▶ **PROBLEM DETAILS**
Only the lines from the start of the data through the line with "content_type: text/css; charset=utf-8" belong in the copy. Restate them word for word, minus the pictures.
AVAILABLE DATA START
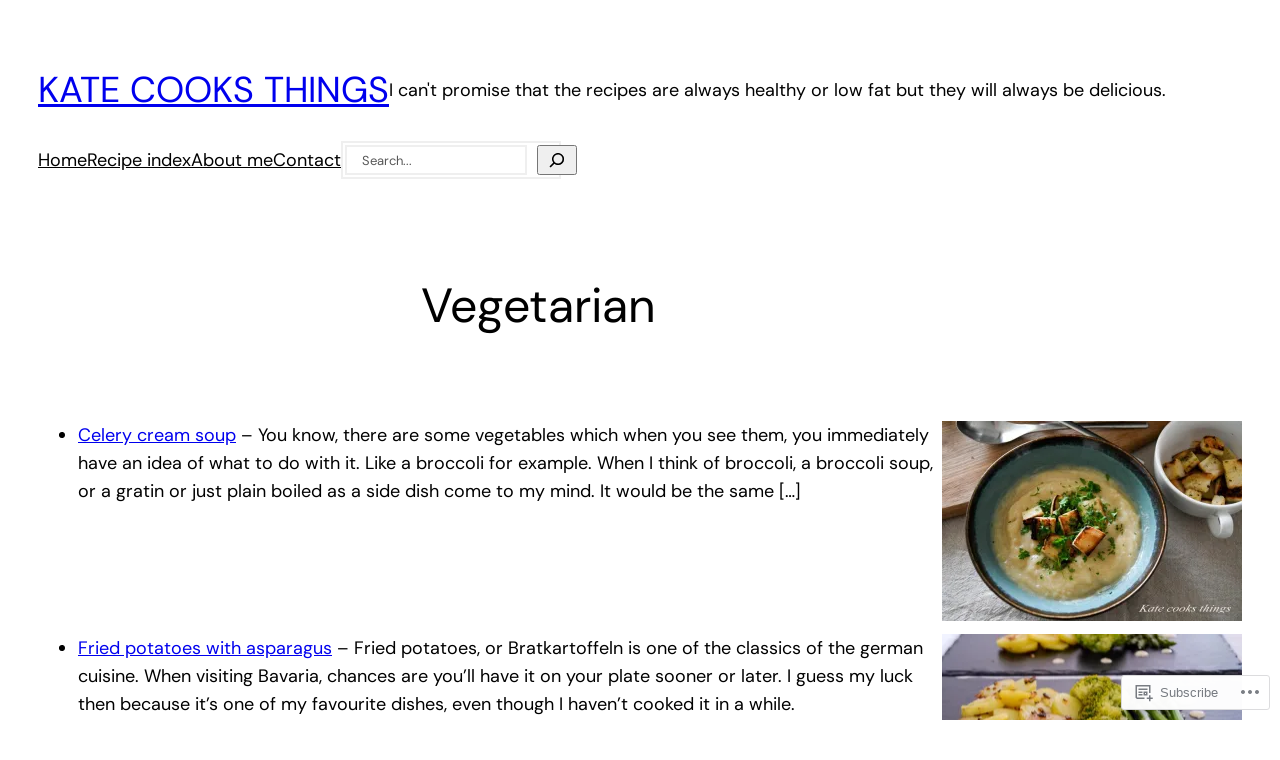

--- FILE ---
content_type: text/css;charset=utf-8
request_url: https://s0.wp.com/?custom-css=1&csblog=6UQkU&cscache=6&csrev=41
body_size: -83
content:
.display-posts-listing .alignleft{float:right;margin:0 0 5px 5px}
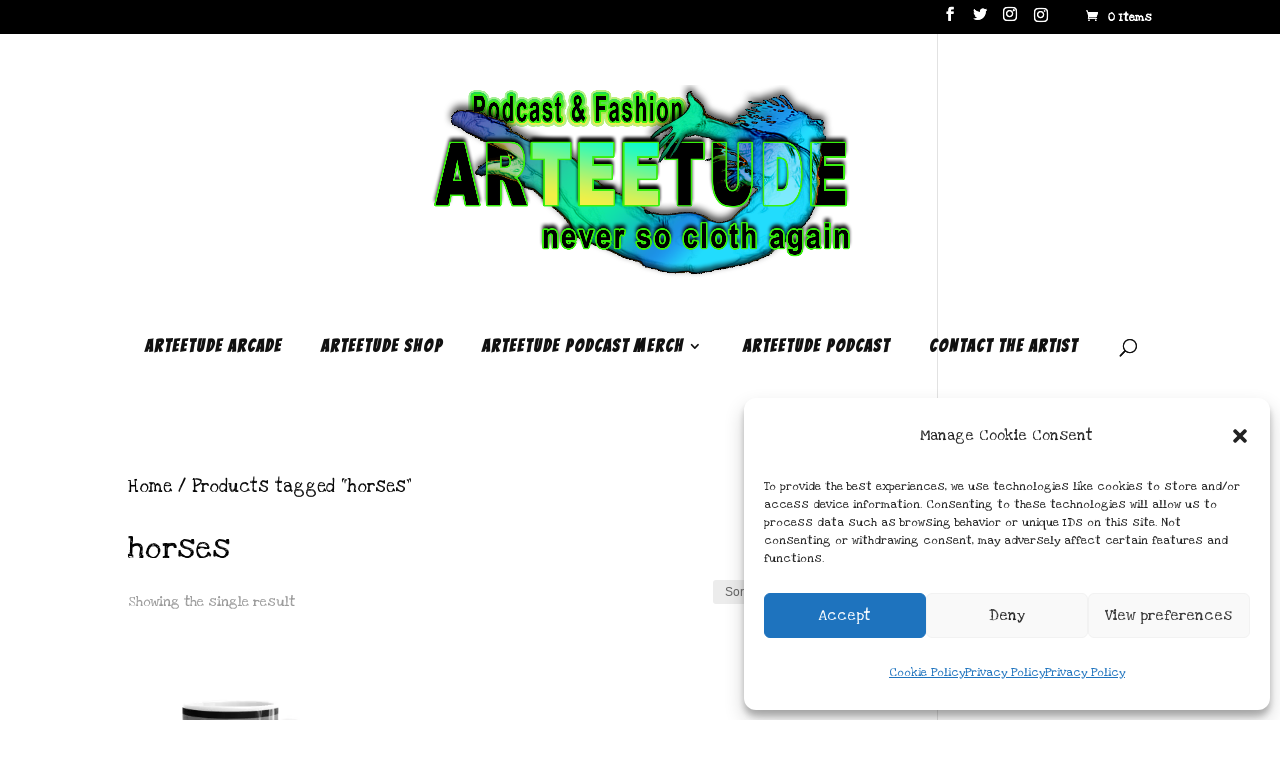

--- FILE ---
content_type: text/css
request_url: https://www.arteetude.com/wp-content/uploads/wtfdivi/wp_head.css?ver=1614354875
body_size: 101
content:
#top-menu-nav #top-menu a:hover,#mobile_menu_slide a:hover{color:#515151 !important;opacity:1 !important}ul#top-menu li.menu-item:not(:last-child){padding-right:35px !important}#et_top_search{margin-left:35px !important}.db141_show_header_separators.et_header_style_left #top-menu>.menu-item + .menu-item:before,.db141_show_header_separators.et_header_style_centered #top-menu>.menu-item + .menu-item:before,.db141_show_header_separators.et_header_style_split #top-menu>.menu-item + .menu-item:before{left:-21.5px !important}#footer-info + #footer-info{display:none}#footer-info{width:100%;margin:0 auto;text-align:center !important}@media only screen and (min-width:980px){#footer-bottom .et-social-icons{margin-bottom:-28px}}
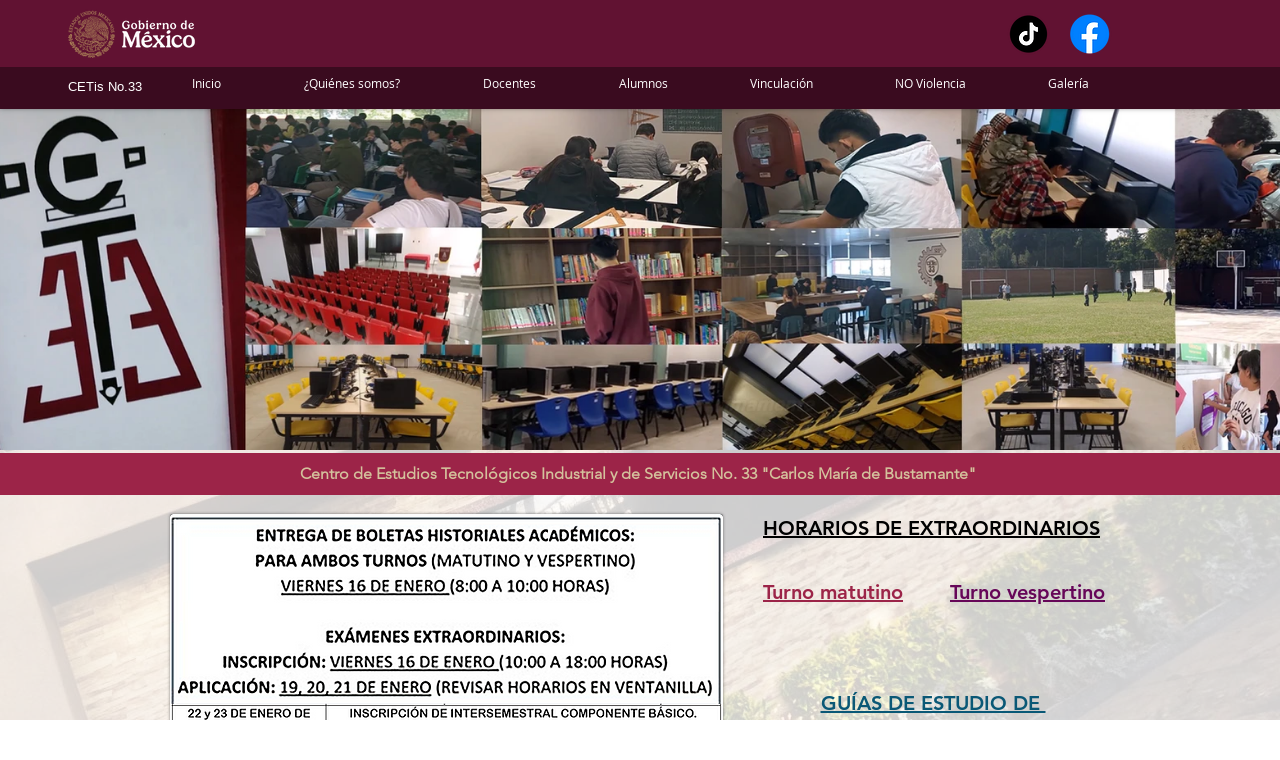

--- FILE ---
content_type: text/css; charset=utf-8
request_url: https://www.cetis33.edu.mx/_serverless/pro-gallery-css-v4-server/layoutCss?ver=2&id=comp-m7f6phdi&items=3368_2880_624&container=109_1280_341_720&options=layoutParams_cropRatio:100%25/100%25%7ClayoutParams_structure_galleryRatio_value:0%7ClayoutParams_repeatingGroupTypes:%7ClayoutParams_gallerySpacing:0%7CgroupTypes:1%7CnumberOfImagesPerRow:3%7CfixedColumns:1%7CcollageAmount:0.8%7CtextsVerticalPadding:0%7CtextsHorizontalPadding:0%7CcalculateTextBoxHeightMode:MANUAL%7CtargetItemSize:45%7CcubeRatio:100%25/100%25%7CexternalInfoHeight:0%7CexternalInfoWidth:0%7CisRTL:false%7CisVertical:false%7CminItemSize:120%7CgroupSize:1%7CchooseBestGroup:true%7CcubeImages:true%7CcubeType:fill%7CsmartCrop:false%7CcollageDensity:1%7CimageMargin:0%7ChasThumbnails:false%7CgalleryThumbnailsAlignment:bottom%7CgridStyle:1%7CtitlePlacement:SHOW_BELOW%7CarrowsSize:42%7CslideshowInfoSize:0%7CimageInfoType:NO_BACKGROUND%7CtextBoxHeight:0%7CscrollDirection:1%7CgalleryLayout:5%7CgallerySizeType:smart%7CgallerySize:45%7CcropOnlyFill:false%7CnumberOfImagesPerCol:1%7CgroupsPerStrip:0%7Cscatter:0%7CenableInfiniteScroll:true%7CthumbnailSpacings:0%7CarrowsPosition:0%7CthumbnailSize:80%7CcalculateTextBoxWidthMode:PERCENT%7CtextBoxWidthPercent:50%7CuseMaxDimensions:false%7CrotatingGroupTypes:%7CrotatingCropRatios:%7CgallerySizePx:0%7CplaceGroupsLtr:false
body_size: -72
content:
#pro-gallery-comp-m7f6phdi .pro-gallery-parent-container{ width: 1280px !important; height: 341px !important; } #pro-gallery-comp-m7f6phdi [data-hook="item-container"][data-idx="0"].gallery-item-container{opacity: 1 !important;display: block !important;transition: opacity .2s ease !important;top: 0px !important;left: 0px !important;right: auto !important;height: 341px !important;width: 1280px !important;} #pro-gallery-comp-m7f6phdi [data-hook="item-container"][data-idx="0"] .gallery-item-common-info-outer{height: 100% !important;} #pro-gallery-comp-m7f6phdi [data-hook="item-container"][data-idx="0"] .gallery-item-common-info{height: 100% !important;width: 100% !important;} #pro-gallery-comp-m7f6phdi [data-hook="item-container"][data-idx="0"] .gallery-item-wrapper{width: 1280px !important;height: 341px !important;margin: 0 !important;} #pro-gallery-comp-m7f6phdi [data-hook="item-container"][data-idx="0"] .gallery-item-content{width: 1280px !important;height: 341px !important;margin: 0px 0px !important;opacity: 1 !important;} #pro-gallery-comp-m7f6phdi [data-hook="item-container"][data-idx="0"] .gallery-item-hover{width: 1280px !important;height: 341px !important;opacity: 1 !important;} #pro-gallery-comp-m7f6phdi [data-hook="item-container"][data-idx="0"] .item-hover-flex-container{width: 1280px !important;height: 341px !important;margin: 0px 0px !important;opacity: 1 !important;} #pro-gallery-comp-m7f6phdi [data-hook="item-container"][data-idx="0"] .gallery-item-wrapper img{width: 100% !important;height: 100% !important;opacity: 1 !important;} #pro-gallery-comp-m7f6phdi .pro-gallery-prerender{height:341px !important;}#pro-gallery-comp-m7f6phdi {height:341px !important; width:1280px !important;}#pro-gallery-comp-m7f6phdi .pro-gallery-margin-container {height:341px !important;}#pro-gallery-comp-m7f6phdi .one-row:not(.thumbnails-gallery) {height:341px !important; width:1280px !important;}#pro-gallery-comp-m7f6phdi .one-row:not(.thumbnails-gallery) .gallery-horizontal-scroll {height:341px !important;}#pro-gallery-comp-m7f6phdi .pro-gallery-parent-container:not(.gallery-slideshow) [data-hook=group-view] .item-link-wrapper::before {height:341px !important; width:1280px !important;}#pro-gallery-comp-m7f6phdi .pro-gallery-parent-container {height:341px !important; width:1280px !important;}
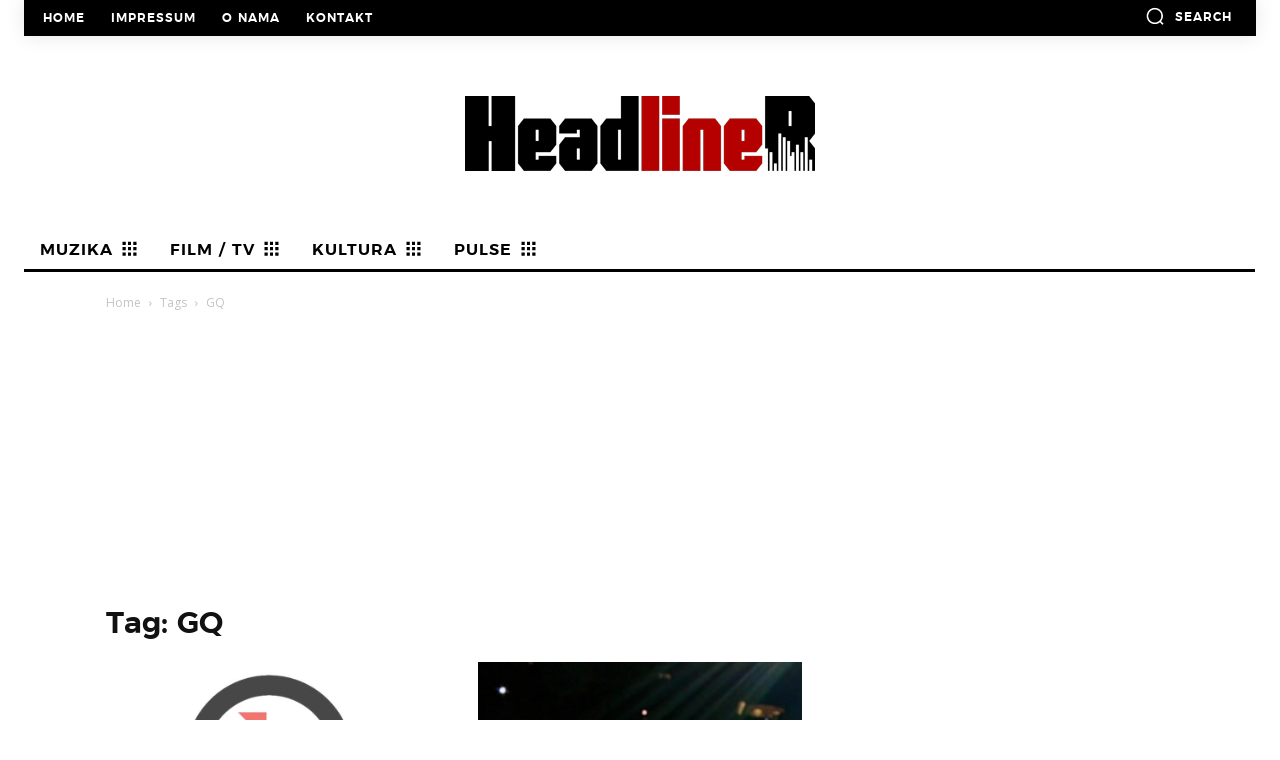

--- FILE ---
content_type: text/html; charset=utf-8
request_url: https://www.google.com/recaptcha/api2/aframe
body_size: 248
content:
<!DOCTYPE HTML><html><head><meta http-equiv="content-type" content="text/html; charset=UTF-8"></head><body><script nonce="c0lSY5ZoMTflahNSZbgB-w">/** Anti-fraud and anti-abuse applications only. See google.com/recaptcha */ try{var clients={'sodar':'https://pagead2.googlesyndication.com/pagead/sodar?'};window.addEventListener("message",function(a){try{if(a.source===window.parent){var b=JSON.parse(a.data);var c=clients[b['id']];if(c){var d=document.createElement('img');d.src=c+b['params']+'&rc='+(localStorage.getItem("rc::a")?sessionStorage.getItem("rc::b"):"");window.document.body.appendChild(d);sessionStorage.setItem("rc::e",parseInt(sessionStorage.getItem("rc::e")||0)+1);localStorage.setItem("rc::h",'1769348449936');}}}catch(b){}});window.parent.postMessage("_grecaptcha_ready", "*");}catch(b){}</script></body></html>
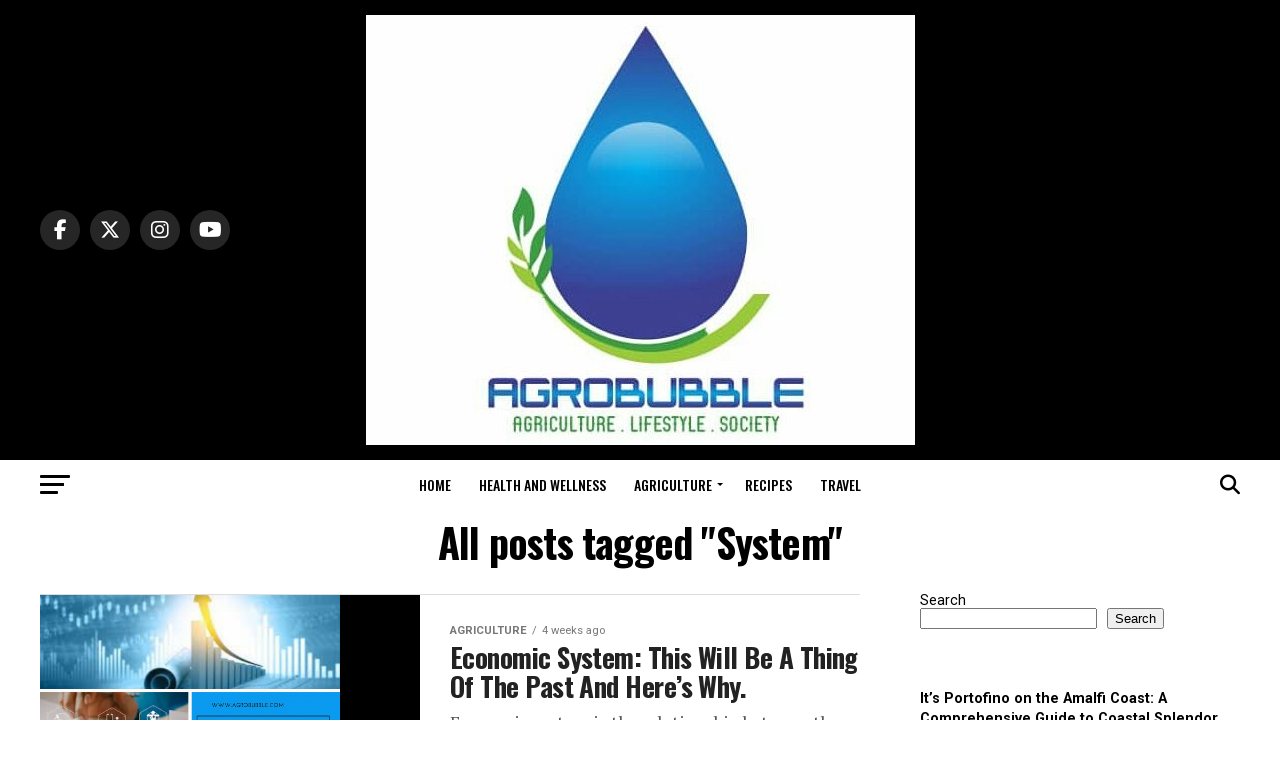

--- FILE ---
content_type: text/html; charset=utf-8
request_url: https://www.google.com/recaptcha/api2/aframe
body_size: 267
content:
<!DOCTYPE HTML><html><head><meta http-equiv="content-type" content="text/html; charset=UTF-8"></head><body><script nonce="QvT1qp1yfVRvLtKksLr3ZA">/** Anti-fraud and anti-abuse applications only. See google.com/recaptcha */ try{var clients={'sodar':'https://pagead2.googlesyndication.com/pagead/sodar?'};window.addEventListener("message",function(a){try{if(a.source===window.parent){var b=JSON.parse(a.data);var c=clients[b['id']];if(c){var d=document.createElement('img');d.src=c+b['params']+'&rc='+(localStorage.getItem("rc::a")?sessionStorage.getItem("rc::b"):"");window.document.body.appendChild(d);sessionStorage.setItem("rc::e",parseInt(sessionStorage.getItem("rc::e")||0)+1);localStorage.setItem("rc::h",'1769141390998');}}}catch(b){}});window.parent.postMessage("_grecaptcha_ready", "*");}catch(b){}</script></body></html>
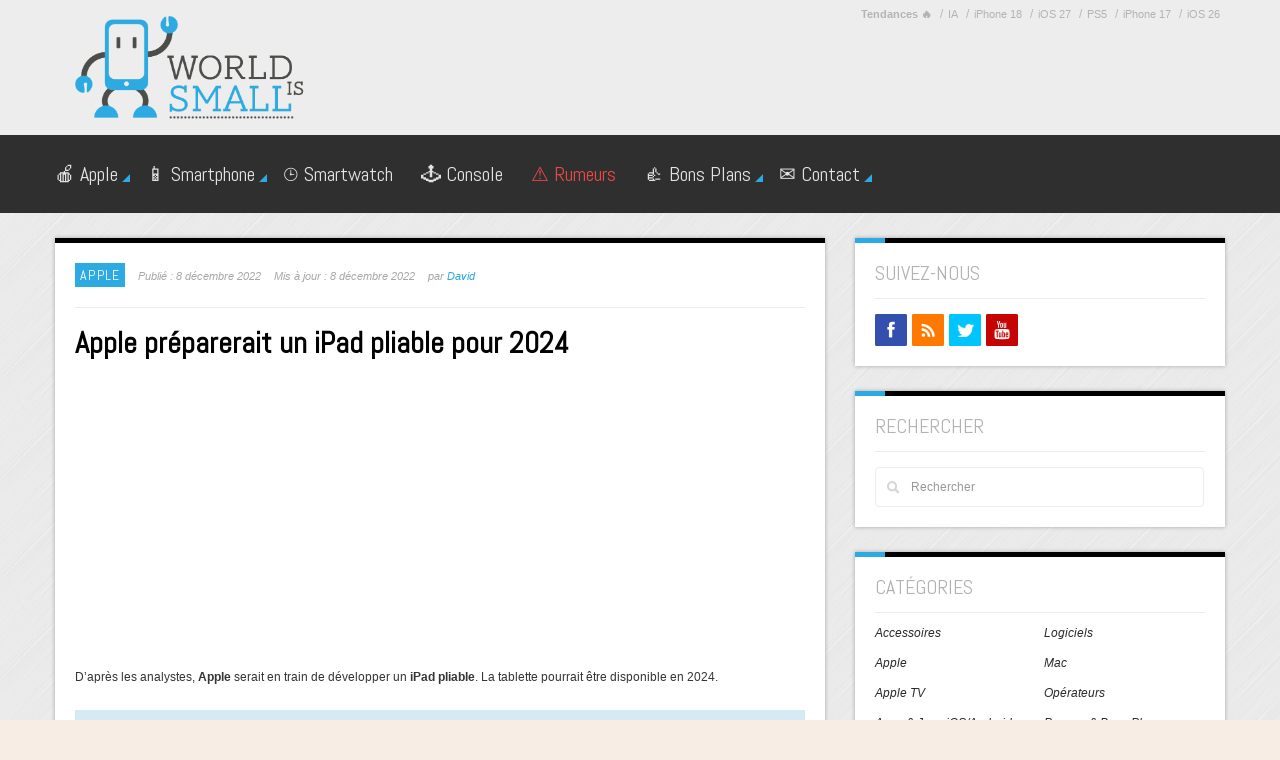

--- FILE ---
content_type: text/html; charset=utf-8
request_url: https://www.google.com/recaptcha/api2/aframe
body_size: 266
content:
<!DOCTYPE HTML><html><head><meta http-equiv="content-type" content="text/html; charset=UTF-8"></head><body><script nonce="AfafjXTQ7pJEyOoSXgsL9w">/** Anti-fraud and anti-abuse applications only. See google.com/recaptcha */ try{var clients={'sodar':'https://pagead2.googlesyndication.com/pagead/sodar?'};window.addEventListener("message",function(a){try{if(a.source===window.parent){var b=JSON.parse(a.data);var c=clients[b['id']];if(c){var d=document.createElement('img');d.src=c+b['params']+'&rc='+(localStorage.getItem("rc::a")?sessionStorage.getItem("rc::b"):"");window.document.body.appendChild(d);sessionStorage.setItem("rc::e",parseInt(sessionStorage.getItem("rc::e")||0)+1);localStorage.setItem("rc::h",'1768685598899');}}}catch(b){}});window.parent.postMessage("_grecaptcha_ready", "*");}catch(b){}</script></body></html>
AVAILABLE DATA END
▶ **WRITTEN RESPONSE**
--- FILE ---
content_type: text/css;charset=utf-8
request_url: https://s0.wp.com/?custom-css=1&csblog=6UQkU&cscache=6&csrev=41
body_size: -83
content:
.display-posts-listing .alignleft{float:right;margin:0 0 5px 5px}

--- FILE ---
content_type: text/css
request_url: https://www.arteetude.com/wp-content/uploads/wtfdivi/wp_head.css?ver=1614354875
body_size: 101
content:
#top-menu-nav #top-menu a:hover,#mobile_menu_slide a:hover{color:#515151 !important;opacity:1 !important}ul#top-menu li.menu-item:not(:last-child){padding-right:35px !important}#et_top_search{margin-left:35px !important}.db141_show_header_separators.et_header_style_left #top-menu>.menu-item + .menu-item:before,.db141_show_header_separators.et_header_style_centered #top-menu>.menu-item + .menu-item:before,.db141_show_header_separators.et_header_style_split #top-menu>.menu-item + .menu-item:before{left:-21.5px !important}#footer-info + #footer-info{display:none}#footer-info{width:100%;margin:0 auto;text-align:center !important}@media only screen and (min-width:980px){#footer-bottom .et-social-icons{margin-bottom:-28px}}

--- FILE ---
content_type: text/css; charset=utf-8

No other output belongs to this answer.